__TEXT EXCERPT__.
_ _ _

The problem with 3 is that a single if-else structure does not accomodate a situation like the following:

if (!file.exists()) {
print("Error: file does not exist");
return;
}
text = file.read(); // "in-between" statement
if (text == null) {
print("Error: failed to read file");
return;
}
lines = text.split(); // "in-between" statement
if (lines.size() == 0) {
print("Error: no header found");
return;
}
return parser.parse(lines);

The difference between this example and the original is the so-called "in-between" statements. If you try, I'm sure you'll find that forcing this example into an option 3 structure will result in a big mess. In practice, I find these "in-between" statements very common, so I would not adopt option 3 as a policy for code with potential errors.

Option 1 is a different story. It accomodates the above, and just about any related problem you can come up with. But I also prefer the pipe over the angle bracket shape, so I don't actually like option 1. And of course option 2 has the returns (which many dislike like for various reasons) and option 4 has the exceptions (which don't feel appropriate in all situations).

_ _ _

__EXTRACTED ENTRIES__.
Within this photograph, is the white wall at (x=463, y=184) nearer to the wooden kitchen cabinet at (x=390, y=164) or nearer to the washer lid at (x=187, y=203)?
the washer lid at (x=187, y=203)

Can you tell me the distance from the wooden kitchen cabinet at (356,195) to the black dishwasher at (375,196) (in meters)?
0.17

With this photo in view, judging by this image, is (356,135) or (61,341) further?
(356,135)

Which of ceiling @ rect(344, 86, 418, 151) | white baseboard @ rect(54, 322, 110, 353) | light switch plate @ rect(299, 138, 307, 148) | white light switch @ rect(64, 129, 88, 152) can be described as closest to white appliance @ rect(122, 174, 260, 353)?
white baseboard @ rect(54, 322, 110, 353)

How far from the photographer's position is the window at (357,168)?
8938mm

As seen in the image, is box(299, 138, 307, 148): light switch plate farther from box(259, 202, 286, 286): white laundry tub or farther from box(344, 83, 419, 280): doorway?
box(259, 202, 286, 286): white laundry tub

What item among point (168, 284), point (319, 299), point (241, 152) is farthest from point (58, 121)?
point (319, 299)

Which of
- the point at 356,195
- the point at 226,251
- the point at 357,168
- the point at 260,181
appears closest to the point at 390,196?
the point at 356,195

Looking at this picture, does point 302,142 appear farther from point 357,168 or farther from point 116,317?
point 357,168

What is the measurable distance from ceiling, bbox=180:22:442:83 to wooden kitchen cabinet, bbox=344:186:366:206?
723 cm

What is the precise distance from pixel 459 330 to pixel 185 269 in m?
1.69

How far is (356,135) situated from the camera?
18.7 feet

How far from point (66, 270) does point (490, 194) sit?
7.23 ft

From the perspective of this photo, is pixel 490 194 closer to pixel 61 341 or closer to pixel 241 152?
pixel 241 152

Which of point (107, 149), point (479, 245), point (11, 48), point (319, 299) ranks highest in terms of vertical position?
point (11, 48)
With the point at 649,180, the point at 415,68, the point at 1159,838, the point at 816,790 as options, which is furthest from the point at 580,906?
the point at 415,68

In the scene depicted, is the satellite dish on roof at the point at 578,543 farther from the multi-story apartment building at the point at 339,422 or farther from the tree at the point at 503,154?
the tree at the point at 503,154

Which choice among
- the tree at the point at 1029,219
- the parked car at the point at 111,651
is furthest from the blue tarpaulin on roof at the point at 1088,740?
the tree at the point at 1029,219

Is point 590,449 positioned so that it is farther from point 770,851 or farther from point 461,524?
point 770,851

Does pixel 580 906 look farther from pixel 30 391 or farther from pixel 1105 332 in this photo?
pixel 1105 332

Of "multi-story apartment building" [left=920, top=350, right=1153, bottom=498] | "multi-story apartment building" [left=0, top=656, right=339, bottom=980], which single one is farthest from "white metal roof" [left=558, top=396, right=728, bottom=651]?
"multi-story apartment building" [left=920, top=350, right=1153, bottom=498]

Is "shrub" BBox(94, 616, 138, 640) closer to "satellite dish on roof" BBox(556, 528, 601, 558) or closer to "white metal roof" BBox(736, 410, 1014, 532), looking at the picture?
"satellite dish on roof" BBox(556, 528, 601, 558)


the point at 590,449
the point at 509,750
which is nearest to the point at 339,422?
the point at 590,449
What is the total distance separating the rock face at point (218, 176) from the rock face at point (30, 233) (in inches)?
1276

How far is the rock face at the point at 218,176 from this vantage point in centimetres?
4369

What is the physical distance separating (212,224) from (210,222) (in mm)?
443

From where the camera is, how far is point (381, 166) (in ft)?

_ _ _

__JOB__.
Write out the entire passage above about if-else structures and "in-between" statements word for word.

__FULL RESPONSE__.
The problem with 3 is that a single if-else structure does not accomodate a situation like the following:

if (!file.exists()) {
print("Error: file does not exist");
return;
}
text = file.read(); // "in-between" statement
if (text == null) {
print("Error: failed to read file");
return;
}
lines = text.split(); // "in-between" statement
if (lines.size() == 0) {
print("Error: no header found");
return;
}
return parser.parse(lines);

The difference between this example and the original is the so-called "in-between" statements. If you try, I'm sure you'll find that forcing this example into an option 3 structure will result in a big mess. In practice, I find these "in-between" statements very common, so I would not adopt option 3 as a policy for code with potential errors.

Option 1 is a different story. It accomodates the above, and just about any related problem you can come up with. But I also prefer the pipe over the angle bracket shape, so I don't actually like option 1. And of course option 2 has the returns (which many dislike like for various reasons) and option 4 has the exceptions (which don't feel appropriate in all situations).